Abrams reached base only once in four tries, but that one was a big one: a two-run homer off Yu Darvish to spark the Nationals’ mid-game comeback.

Gore was the most disappointing of the group, unable to complete five innings while allowing three runs to score and 11 batters to reach base.

Davey Martinez had been worried about Gore’s emotions heading into this game, worried the young lefty might get a little too amped up facing his former team for the first time. And when Gore proceeded to strike out Fernando Tatis Jr. on a 98.8 mph fastball (the hardest-thrown pitch of his career) to open his night, Martinez actually felt worse.

"I got a little nervous," the Nationals manager said. "He's topping out at 99. He came back out and settled down a little bit, but he's throwing a lot of pitches to get outs. We've got to get him more in the zone. We've got to get him down again. The stuff is electric, as we all know. But 100-something pitches in 4 2/3 innings, that's a lot."
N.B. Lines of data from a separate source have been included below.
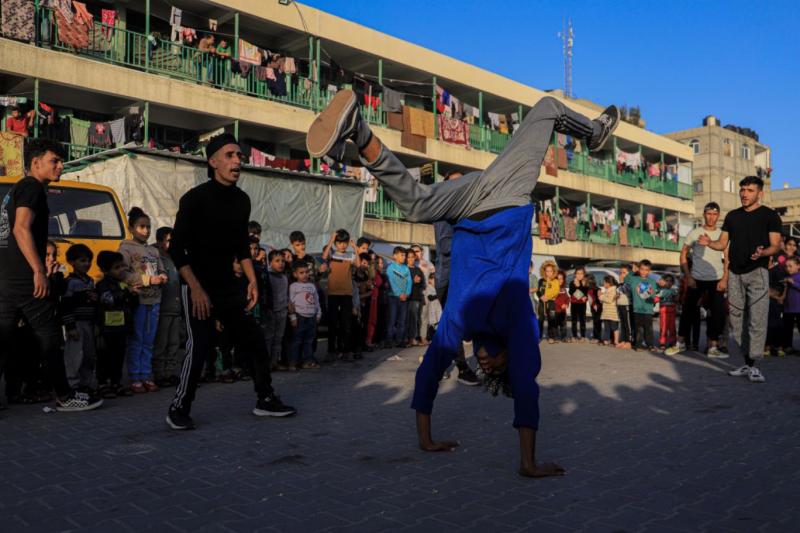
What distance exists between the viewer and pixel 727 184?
193 feet

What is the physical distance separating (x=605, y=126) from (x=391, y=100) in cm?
Result: 2202

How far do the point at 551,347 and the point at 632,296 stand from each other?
1695mm

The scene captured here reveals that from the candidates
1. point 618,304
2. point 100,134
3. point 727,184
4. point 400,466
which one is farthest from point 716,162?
point 400,466

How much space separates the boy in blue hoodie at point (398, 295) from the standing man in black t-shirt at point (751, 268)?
5.49 m

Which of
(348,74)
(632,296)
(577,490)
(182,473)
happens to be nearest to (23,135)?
(348,74)

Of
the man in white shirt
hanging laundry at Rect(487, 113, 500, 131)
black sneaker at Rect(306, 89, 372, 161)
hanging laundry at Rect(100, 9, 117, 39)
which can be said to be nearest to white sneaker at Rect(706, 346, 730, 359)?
the man in white shirt

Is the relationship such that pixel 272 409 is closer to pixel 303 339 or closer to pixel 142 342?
pixel 142 342

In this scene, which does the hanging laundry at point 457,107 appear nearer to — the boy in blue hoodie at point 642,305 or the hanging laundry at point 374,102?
the hanging laundry at point 374,102

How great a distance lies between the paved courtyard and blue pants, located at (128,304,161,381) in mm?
352

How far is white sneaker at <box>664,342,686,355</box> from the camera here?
35.5 feet

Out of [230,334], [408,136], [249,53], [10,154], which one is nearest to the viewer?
[230,334]

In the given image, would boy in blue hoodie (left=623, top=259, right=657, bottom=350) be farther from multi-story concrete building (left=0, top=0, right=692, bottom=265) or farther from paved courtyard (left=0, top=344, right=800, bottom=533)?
multi-story concrete building (left=0, top=0, right=692, bottom=265)

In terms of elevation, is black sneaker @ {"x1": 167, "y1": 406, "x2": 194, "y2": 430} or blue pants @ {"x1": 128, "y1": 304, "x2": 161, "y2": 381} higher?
blue pants @ {"x1": 128, "y1": 304, "x2": 161, "y2": 381}

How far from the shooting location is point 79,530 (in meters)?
2.83
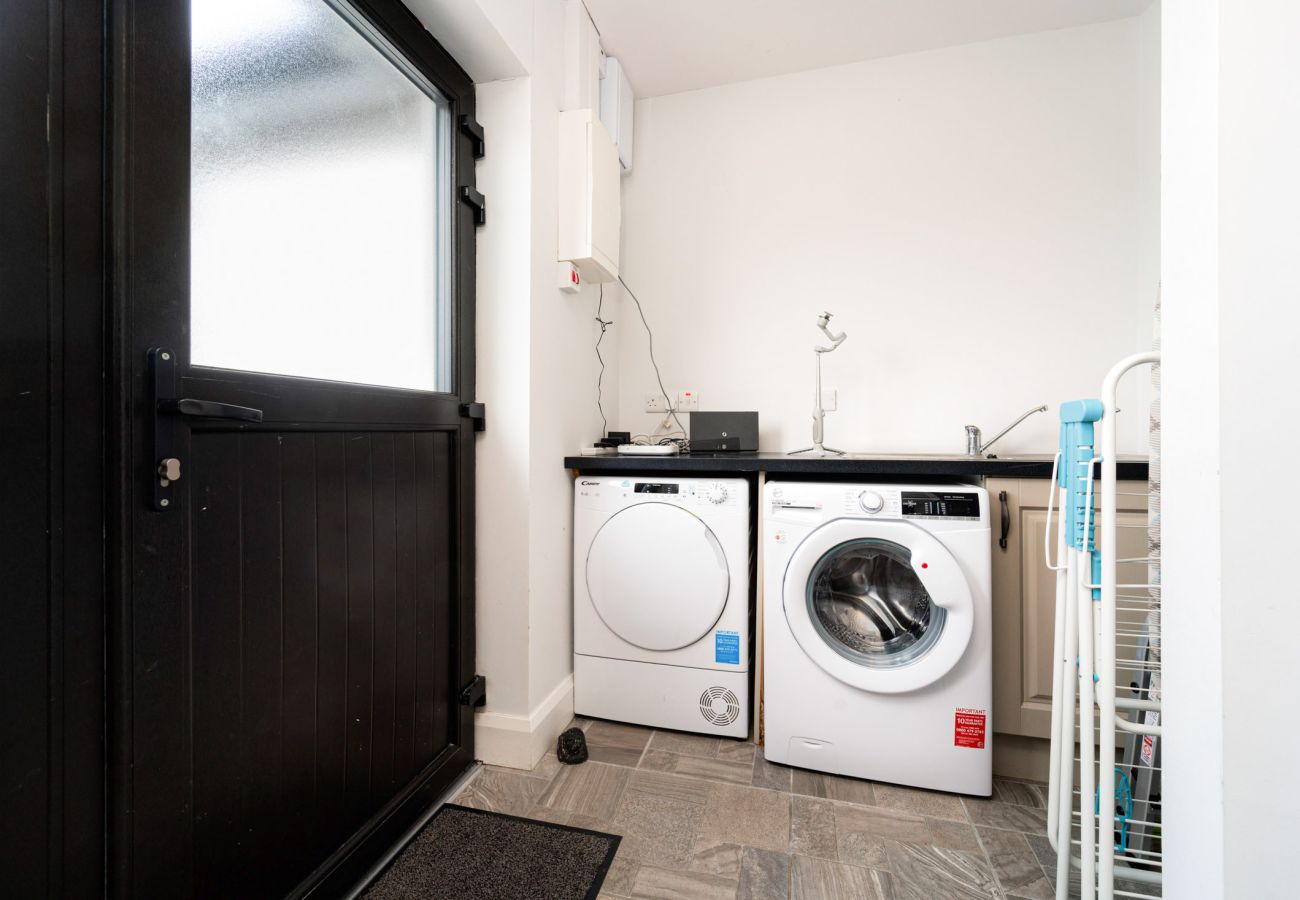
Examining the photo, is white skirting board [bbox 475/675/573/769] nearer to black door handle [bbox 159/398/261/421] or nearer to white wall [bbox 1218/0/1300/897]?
black door handle [bbox 159/398/261/421]

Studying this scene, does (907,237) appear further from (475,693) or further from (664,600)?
(475,693)

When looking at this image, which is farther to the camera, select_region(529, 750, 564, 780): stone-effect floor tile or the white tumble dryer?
the white tumble dryer

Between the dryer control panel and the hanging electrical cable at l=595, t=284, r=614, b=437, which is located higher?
the hanging electrical cable at l=595, t=284, r=614, b=437

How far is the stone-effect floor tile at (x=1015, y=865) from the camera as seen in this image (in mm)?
1207

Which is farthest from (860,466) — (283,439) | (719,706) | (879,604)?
(283,439)

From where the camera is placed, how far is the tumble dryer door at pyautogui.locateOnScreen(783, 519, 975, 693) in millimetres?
1492

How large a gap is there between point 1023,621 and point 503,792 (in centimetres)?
161

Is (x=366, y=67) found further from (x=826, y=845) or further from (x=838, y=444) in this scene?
(x=826, y=845)

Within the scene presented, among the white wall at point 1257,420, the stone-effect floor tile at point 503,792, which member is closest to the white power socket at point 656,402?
the stone-effect floor tile at point 503,792

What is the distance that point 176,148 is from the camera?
84 centimetres

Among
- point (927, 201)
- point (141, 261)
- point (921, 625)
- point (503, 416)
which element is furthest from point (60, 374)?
point (927, 201)

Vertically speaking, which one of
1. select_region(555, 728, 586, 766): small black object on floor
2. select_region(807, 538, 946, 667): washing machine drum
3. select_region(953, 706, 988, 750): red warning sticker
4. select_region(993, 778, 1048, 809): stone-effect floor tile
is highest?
select_region(807, 538, 946, 667): washing machine drum

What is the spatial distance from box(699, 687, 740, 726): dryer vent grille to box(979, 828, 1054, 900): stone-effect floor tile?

Gore continued to throw hard all night, but his command was decidedly off, leading to four walks. And when he did find the plate, he found too much of it, leading to a pair of home runs. Xander Bogaerts got him in the top of the first, driving a 98 mph fastball to right for a 2-0 lead. Brandon Dixon got him in the top of the fourth, hammering a first-pitch, 94 mph fastball to right-center to make it 3-0.

"I'm just getting big," Gore said. "Instead of just executing, I'm trying to throw a really good pitch. The execution part has just not been there. The stuff is fine, the velo's been good. I've just got to execute." 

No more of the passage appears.